*RAW DATA:*
^^^^
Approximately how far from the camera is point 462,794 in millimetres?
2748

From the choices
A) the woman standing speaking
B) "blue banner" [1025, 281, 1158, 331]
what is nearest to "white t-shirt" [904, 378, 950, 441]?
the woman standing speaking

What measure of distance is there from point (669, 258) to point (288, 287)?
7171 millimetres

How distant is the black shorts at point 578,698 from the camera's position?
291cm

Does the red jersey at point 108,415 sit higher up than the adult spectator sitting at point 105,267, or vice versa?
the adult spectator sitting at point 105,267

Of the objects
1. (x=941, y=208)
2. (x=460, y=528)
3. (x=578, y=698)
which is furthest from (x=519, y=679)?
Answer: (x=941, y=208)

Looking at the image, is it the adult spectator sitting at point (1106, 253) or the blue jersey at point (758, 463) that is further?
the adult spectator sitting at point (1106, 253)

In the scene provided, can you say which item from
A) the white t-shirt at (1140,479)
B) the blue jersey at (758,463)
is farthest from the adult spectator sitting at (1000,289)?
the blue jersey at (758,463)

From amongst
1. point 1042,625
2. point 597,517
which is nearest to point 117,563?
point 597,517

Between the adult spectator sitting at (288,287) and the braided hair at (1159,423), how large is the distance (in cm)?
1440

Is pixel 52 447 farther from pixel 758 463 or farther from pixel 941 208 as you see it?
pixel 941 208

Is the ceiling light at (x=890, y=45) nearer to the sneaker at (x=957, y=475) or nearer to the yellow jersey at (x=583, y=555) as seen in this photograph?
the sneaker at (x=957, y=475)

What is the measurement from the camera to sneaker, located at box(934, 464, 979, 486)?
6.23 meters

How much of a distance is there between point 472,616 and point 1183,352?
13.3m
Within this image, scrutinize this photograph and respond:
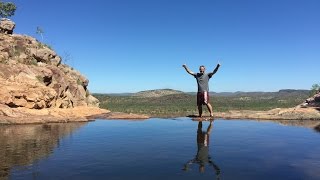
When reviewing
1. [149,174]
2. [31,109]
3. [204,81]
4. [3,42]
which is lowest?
[149,174]

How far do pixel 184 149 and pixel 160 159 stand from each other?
4.69 ft

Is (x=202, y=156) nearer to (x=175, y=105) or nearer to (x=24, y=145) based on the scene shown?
(x=24, y=145)

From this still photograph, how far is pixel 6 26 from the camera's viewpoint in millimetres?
32125

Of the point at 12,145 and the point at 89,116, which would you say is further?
the point at 89,116

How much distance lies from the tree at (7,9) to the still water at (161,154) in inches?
1336

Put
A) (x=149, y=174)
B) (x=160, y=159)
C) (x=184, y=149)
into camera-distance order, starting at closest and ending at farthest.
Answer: (x=149, y=174) < (x=160, y=159) < (x=184, y=149)

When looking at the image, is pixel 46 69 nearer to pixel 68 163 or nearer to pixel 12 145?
pixel 12 145

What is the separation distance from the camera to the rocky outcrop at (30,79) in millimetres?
19734

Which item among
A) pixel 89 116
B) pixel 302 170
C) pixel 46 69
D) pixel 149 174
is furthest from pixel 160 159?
pixel 46 69

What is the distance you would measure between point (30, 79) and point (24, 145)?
12.7 meters

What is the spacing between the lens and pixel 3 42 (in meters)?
28.3

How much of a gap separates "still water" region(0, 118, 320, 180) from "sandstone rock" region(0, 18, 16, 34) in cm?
2088

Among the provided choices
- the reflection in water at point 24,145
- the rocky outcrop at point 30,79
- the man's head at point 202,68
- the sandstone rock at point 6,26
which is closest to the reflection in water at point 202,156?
the reflection in water at point 24,145

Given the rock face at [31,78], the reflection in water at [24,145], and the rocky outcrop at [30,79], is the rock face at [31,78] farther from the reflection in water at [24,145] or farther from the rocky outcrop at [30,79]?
the reflection in water at [24,145]
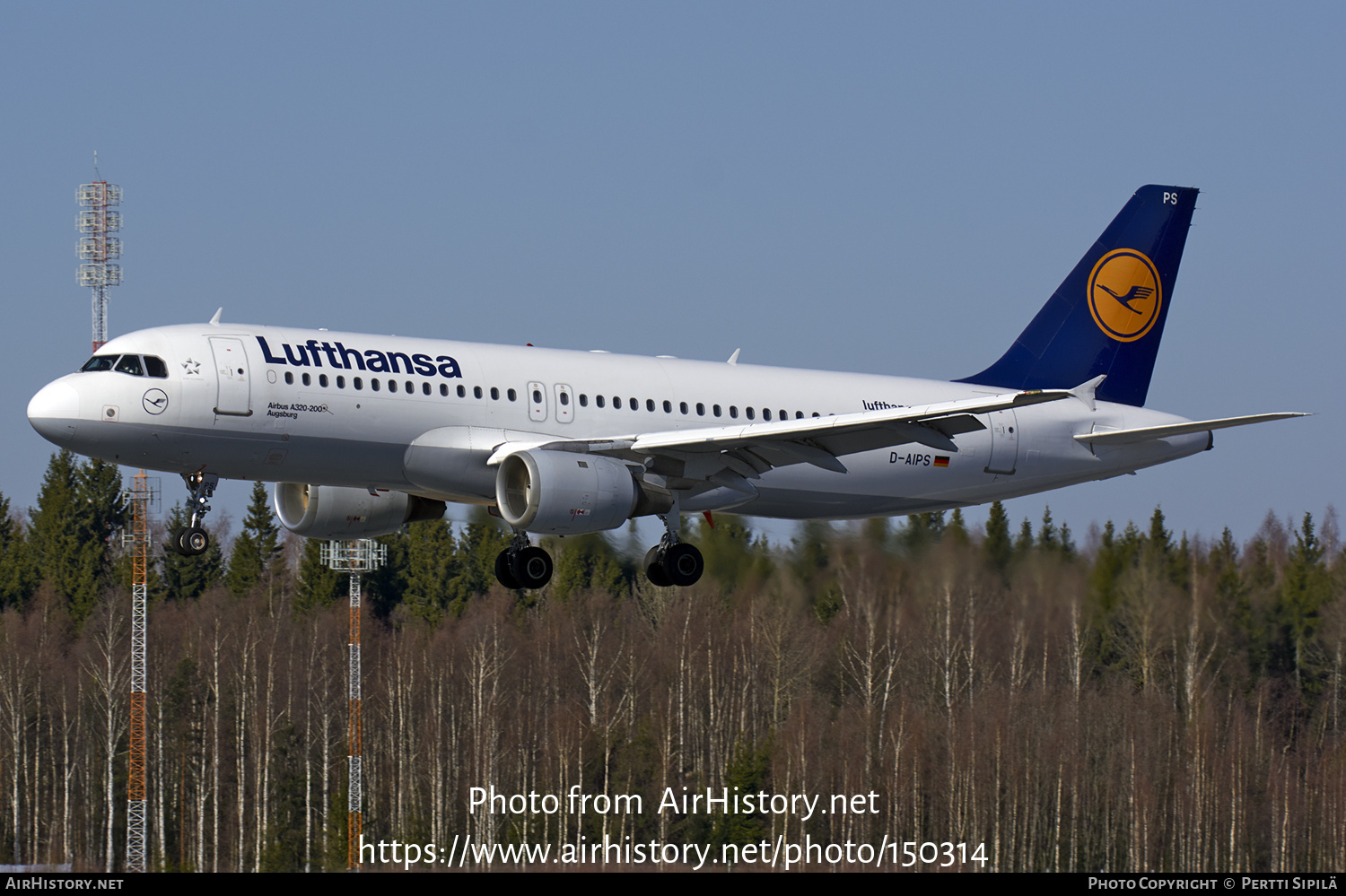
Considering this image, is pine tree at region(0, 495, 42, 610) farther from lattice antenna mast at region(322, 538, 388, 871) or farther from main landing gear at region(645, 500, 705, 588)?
main landing gear at region(645, 500, 705, 588)

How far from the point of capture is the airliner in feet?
96.8

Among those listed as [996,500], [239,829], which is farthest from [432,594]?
[996,500]

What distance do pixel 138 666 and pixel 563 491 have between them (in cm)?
3865

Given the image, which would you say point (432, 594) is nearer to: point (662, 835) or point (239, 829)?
point (239, 829)

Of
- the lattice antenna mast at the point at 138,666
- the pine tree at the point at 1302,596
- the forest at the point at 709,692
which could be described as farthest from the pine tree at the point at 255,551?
the pine tree at the point at 1302,596

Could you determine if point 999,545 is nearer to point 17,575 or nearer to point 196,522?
point 196,522

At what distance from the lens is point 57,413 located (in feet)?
95.0

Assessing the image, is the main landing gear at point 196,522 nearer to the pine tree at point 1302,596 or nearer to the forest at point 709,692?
the forest at point 709,692

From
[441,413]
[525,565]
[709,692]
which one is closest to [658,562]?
[525,565]

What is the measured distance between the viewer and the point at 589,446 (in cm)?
3172

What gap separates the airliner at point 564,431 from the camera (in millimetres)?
29516

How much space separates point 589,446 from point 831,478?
6.23 metres

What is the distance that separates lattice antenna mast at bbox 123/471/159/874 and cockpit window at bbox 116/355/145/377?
28.7 meters

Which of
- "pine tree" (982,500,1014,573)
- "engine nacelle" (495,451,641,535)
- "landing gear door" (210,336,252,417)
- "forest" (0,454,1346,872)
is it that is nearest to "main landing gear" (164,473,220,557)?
"landing gear door" (210,336,252,417)
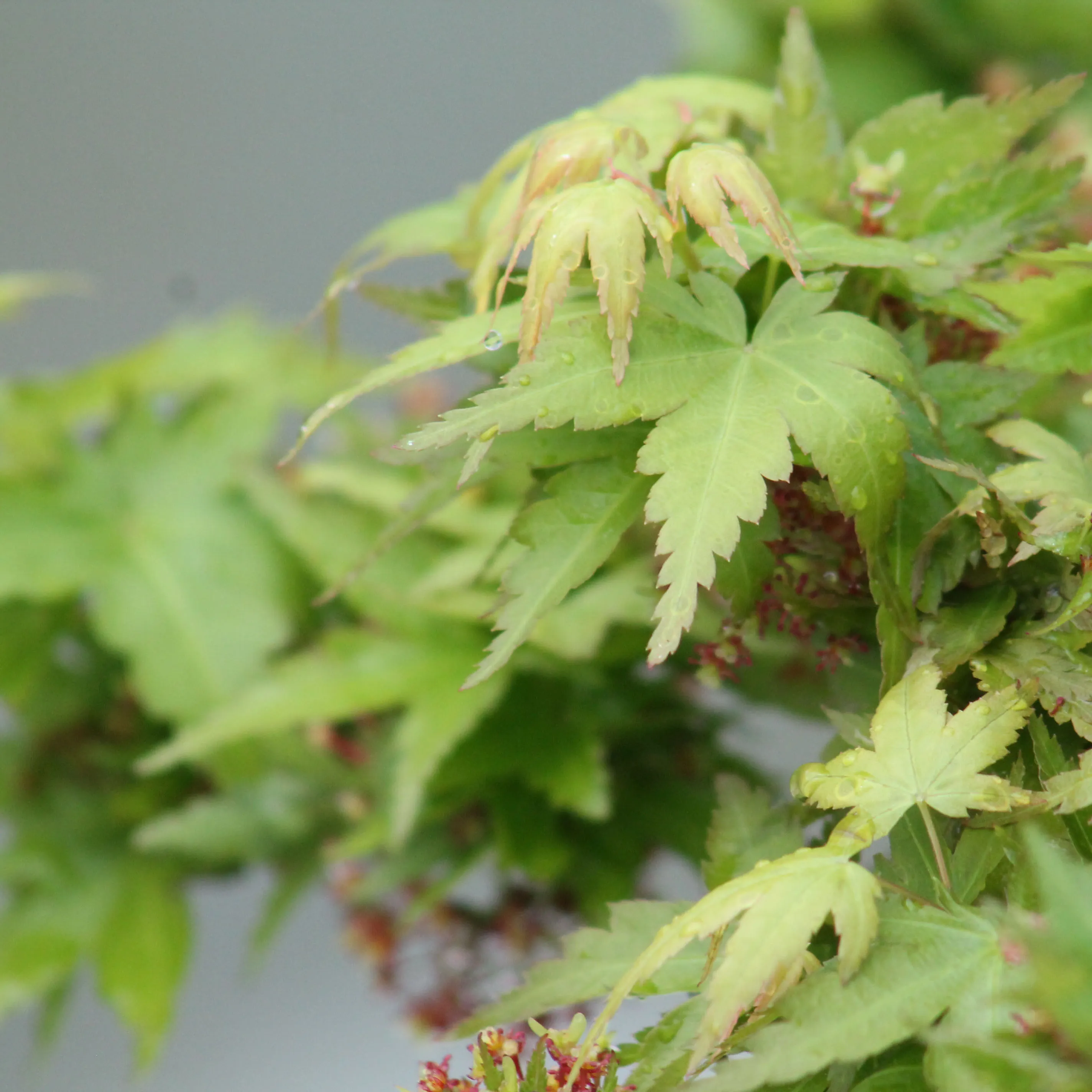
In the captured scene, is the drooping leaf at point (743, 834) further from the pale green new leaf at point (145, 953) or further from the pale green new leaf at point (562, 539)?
the pale green new leaf at point (145, 953)

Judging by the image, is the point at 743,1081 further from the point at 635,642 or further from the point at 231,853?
the point at 231,853

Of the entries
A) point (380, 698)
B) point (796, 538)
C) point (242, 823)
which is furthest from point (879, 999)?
point (242, 823)

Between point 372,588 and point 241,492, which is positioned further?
point 241,492

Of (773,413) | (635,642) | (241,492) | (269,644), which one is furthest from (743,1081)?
(241,492)

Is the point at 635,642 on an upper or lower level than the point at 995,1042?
lower

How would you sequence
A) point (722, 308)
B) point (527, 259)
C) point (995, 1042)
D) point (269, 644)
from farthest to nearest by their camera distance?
1. point (269, 644)
2. point (527, 259)
3. point (722, 308)
4. point (995, 1042)

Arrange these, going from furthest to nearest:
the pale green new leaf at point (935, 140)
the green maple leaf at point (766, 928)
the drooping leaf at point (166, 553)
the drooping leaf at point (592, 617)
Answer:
^^^^
*GIVEN REQUEST:*
Rewrite every entry with "photograph" replaced by "image" wherever it appears, changing nothing else, and leave out the pictures.

*ANSWER TO THE TASK:*
Approximately how far from the camera is point 462,794 in millimetres?
2748

From the choices
A) the woman standing speaking
B) "blue banner" [1025, 281, 1158, 331]
what is nearest to "white t-shirt" [904, 378, 950, 441]?
the woman standing speaking

What measure of distance is there from point (669, 258) to point (288, 287)?
7171 millimetres

How distant is the black shorts at point 578,698 from the camera's position?
291cm

Does the red jersey at point 108,415 sit higher up than the adult spectator sitting at point 105,267, or vice versa?
the adult spectator sitting at point 105,267

Of the objects
1. (x=941, y=208)
2. (x=460, y=528)
3. (x=578, y=698)
which is furthest from (x=519, y=679)?
Answer: (x=941, y=208)

Looking at the image, is it the adult spectator sitting at point (1106, 253) or the blue jersey at point (758, 463) that is further?
the adult spectator sitting at point (1106, 253)

In the scene provided, can you say which item from
A) the white t-shirt at (1140,479)
B) the blue jersey at (758,463)
is farthest from the adult spectator sitting at (1000,289)?
the blue jersey at (758,463)

From amongst
1. point 1042,625
2. point 597,517
which is nearest to point 117,563?
point 597,517

Between the adult spectator sitting at (288,287) and the braided hair at (1159,423), how large is the distance (in cm)?
1440

Is pixel 52 447 farther from pixel 758 463 or farther from pixel 941 208 as you see it?
pixel 941 208

Is the ceiling light at (x=890, y=45) nearer to the sneaker at (x=957, y=475) or nearer to the yellow jersey at (x=583, y=555) as seen in this image?
the sneaker at (x=957, y=475)

What is the measurement from the camera to sneaker, located at box(934, 464, 979, 486)?
6.23 meters

How much of a distance is there between point 472,616 and point 1183,352?
13.3m
Within this image, scrutinize this image and respond:
When reviewing
1. [149,174]
2. [31,109]
3. [204,81]
4. [3,42]
which is lowest?
[149,174]

How far do pixel 184 149 and pixel 160 159 stand from each other?
4.69 ft

Is (x=202, y=156) nearer to (x=175, y=105) or nearer to (x=24, y=145) based on the scene shown?
(x=24, y=145)

From this still image, how far is pixel 6 26 from the camera's viewpoint in millimetres?
32125

Of the point at 12,145 and the point at 89,116, which would you say is further?
the point at 89,116

How much distance lies from the tree at (7,9) to the still water at (161,154) in inches?
1336

Put
A) (x=149, y=174)
B) (x=160, y=159)
C) (x=184, y=149)
into camera-distance order, starting at closest and ending at farthest.
Answer: (x=149, y=174) < (x=160, y=159) < (x=184, y=149)

When looking at the image, is pixel 46 69 nearer to pixel 68 163 or nearer to pixel 12 145?
pixel 12 145

What is the separation distance from the camera to the rocky outcrop at (30,79) in millimetres?
19734

Which item among
A) pixel 89 116
B) pixel 302 170
C) pixel 46 69
D) pixel 149 174
is furthest from pixel 160 159?
pixel 46 69

What is the distance you would measure between point (30, 79) and point (24, 145)?
12.7 meters

What is the spacing between the lens and pixel 3 42 (in meters)?
28.3

How much of a gap separates "still water" region(0, 118, 320, 180) from "sandstone rock" region(0, 18, 16, 34) in cm?
2088

Among the provided choices
- the reflection in water at point 24,145
- the rocky outcrop at point 30,79
- the man's head at point 202,68
- the sandstone rock at point 6,26
which is closest to the reflection in water at point 202,156?
the reflection in water at point 24,145

Given the rock face at [31,78], the reflection in water at [24,145], and the rocky outcrop at [30,79], is the rock face at [31,78] farther from the reflection in water at [24,145] or farther from the rocky outcrop at [30,79]?
the reflection in water at [24,145]
Considering this image, is pine tree at region(0, 495, 42, 610) farther from lattice antenna mast at region(322, 538, 388, 871) or farther from main landing gear at region(645, 500, 705, 588)?
main landing gear at region(645, 500, 705, 588)

How far from the point of capture is the airliner in feet?
96.8

Among those listed as [996,500], [239,829], which is farthest from [432,594]?
[996,500]

What distance do pixel 138 666 and pixel 563 491 have between them (in cm)?
3865

Given the image, which would you say point (432, 594) is nearer to: point (662, 835) or point (239, 829)?
point (239, 829)

Of
- the lattice antenna mast at the point at 138,666
- the pine tree at the point at 1302,596
- the forest at the point at 709,692
which could be described as farthest from the pine tree at the point at 255,551?
the pine tree at the point at 1302,596

Could you determine if point 999,545 is nearer to point 17,575 or nearer to point 196,522?
point 196,522

At what distance from the lens is point 57,413 located (in feet)?
95.0

Assessing the image, is the main landing gear at point 196,522 nearer to the pine tree at point 1302,596 or nearer to the forest at point 709,692?
the forest at point 709,692

From
[441,413]
[525,565]
[709,692]
which one is closest to [658,562]?
[525,565]

What is the measured distance between the viewer and the point at 589,446 (in cm)?
3172

What gap separates the airliner at point 564,431 from the camera (in millimetres)?
29516

How much space separates point 589,446 from point 831,478?
6.23 metres

What is the distance that separates lattice antenna mast at bbox 123/471/159/874 and cockpit window at bbox 116/355/145/377?
28.7 meters

Which of
- "pine tree" (982,500,1014,573)
- "engine nacelle" (495,451,641,535)
- "landing gear door" (210,336,252,417)
- "forest" (0,454,1346,872)
is it that is nearest to "main landing gear" (164,473,220,557)?
"landing gear door" (210,336,252,417)
In the captured scene, is the drooping leaf at point (743, 834) further from the pale green new leaf at point (145, 953) or further from the pale green new leaf at point (562, 539)?
the pale green new leaf at point (145, 953)

Judging by the image, is the point at 743,1081 further from the point at 635,642 or further from the point at 231,853?
the point at 231,853

Of the entries
A) point (380, 698)
B) point (796, 538)
C) point (242, 823)
which is furthest from point (879, 999)?
point (242, 823)

Between point 372,588 and point 241,492, which is positioned further?
point 241,492

Of (773,413) | (635,642) | (241,492) | (269,644), which one is furthest from (743,1081)?
(241,492)

Is the point at 635,642 on an upper or lower level than the point at 995,1042?
lower

How would you sequence
A) point (722, 308)
B) point (527, 259)
C) point (995, 1042)
D) point (269, 644)
from farthest to nearest by their camera distance?
1. point (269, 644)
2. point (527, 259)
3. point (722, 308)
4. point (995, 1042)

Arrange these, going from furthest to nearest:
the pale green new leaf at point (935, 140)
the green maple leaf at point (766, 928)
the drooping leaf at point (166, 553)
the drooping leaf at point (592, 617)
Answer:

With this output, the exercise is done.